Die Inflation hat die Preise in die Höhe getrieben. Bei Verbraucherinnen und Verbrauchern steigt das Risiko der Überschuldung und damit auch der Bedarf nach einer Schuldnerberatung.

Ein Brief mit dem Briefkopf "Zahlungsaufforderung". Darauf liegt eine Lesebrille, außerdem Geldscheine.
© IMAGO / Bihlmayerfotografie

Beratungsbedarf erheblich gestiegen

Eine Umfrage unter den 1400 gemeinnützigen Beratungsstellen der Bundesarbeitsgemeinschaft Schuldnerberatung der Verbände (BAG-SB) zeigt: Immer mehr Menschen in Deutschland suchen eine Schuldnerberatung auf, rund 600.000 waren es im letzten Jahr. In knapp der Hälfte der Beratungsstellen kommen deutlich mehr Ratsuchende wegen Energieschulden, in einem Viertel der Beratungstellen sind die Anfragen wegen Mietschulden gestiegen.
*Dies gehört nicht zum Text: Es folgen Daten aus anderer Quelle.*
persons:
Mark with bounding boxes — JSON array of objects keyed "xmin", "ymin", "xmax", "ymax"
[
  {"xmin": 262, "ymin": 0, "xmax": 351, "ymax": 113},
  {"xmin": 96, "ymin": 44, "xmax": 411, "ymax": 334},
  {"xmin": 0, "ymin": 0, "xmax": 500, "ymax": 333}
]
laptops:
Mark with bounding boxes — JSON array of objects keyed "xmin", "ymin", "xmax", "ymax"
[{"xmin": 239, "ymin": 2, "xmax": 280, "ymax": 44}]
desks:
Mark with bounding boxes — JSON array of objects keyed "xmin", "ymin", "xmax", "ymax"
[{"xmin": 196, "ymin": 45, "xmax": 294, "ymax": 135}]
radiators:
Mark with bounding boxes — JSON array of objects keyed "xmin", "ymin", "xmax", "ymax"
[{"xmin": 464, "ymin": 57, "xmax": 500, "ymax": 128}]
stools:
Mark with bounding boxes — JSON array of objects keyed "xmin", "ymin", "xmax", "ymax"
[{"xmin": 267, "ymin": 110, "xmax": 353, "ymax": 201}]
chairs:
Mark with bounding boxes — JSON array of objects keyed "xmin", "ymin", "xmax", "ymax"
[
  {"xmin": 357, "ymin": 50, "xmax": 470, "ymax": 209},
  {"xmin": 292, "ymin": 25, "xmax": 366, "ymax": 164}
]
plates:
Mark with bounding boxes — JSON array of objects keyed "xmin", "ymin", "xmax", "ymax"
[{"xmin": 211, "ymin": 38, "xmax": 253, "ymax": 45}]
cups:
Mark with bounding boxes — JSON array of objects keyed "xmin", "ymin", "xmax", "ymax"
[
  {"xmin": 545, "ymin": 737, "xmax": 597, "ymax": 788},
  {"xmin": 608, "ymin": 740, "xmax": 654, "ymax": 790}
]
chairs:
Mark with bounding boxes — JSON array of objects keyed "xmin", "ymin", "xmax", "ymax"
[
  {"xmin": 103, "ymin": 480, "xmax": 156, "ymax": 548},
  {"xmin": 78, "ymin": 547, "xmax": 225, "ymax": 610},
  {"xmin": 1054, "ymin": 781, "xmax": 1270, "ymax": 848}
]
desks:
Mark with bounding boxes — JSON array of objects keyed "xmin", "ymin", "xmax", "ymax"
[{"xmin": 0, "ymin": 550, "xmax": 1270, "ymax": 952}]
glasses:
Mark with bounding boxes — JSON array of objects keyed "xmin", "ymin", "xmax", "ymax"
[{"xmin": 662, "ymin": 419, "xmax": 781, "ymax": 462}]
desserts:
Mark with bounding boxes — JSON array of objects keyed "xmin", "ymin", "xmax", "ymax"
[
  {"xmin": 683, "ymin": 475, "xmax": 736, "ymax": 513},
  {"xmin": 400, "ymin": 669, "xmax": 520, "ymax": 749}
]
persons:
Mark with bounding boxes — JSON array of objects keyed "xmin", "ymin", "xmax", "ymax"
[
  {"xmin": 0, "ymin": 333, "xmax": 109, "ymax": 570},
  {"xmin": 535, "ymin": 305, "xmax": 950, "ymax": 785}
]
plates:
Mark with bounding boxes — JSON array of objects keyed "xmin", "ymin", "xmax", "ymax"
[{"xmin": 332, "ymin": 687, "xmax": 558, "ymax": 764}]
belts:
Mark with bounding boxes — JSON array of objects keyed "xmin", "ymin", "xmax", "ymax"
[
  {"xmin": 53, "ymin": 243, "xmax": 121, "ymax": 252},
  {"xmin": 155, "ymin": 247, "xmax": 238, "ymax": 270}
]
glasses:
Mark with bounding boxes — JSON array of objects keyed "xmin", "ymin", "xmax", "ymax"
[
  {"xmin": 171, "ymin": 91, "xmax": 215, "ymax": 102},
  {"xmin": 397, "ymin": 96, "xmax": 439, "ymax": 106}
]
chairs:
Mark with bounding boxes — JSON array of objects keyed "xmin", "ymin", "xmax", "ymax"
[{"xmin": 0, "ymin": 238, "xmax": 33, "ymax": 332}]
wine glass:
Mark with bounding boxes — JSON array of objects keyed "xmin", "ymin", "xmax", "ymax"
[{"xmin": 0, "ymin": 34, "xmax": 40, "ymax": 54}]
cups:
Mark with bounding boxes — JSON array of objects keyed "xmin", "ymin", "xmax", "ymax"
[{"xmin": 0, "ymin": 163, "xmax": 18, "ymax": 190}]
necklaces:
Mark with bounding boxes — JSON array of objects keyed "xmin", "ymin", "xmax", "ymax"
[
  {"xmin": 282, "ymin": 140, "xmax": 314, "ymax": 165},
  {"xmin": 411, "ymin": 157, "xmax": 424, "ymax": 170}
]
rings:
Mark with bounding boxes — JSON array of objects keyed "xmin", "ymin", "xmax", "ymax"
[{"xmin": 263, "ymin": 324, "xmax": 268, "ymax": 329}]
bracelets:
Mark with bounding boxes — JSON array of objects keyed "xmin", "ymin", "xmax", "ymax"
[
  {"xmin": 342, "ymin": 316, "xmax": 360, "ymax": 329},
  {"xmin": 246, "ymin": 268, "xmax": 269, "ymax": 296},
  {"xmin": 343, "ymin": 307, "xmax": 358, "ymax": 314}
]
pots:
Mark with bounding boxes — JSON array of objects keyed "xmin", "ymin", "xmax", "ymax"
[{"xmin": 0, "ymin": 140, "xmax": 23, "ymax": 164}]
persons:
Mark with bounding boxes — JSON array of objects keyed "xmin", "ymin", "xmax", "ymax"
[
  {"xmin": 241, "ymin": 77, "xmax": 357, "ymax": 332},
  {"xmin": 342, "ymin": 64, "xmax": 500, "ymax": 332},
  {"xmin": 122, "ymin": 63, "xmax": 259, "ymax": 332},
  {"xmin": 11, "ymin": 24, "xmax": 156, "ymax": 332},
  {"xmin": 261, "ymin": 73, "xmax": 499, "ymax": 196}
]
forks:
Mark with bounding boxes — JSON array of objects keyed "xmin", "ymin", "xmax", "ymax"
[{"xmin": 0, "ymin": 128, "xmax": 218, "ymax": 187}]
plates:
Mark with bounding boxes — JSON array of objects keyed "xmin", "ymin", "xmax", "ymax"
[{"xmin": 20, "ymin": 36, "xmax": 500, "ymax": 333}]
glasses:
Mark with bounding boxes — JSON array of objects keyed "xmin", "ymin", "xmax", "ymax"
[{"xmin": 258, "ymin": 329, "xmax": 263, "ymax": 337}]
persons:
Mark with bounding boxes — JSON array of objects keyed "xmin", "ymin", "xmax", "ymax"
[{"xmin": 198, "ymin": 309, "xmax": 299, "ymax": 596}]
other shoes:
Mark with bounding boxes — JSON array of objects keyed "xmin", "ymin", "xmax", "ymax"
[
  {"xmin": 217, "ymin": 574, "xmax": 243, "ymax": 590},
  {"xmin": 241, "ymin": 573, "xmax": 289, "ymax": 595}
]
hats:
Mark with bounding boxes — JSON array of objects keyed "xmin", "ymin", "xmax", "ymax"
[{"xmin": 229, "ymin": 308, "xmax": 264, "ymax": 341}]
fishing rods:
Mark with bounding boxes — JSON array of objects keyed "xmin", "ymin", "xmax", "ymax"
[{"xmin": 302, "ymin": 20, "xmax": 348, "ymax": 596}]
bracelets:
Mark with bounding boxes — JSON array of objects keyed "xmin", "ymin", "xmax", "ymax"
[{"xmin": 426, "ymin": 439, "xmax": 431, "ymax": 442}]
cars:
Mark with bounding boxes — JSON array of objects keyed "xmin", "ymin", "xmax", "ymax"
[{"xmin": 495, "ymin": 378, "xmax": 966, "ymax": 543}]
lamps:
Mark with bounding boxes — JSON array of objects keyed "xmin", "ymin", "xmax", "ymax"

Diese Entwicklung zeigt, dass Menschen immer stärker in finanzielle Nöte geraten. Die Lebenshaltungskosten sind in den vergangenen Monaten erheblich gestiegen. BAG-SB-Geschäftsführerin Ines Moers erklärt: „98 Prozent aller Zahlungsverpflichtungen werden ohne Probleme erfüllt, so verkündet es jedes Jahr die Schufa. Wir haben in Deutschland kein Problem mit der Zahlungsmoral.“
 

Keine Ersparnisse mehr

Etwa sechs Millionen Menschen in Deutschland gelten als überschuldet. Das sind Verbraucherinnen und Verbraucher, deren Einkommen und Ersparnisse nicht mehr ausreichen, um alle Rechnungen zu begleichen, selbst wenn sie sparsamer leben. „Früher hat die Jahresabrechnung viele in Bedrängnis gebracht. Mittlerweile beobachten wir, dass viele Menschen immer mehr Probleme haben, die monatlichen Abschläge zu bezahlen“, sagt Moers.

Die Preissteigerungen infolge des Ukraine-Krieges haben die wirtschaftliche Lage vieler Verbraucherinnen und Verbraucher erheblich verschärft. „Die Ersparnisse sind längst aufgebraucht. Unser Eindruck ist, dass der Andrang in den Beratungsstellen auch so groß ist, weil sich die Menschen viel früher trauen, nach Hilfe zu fragen“, berichtet Moers.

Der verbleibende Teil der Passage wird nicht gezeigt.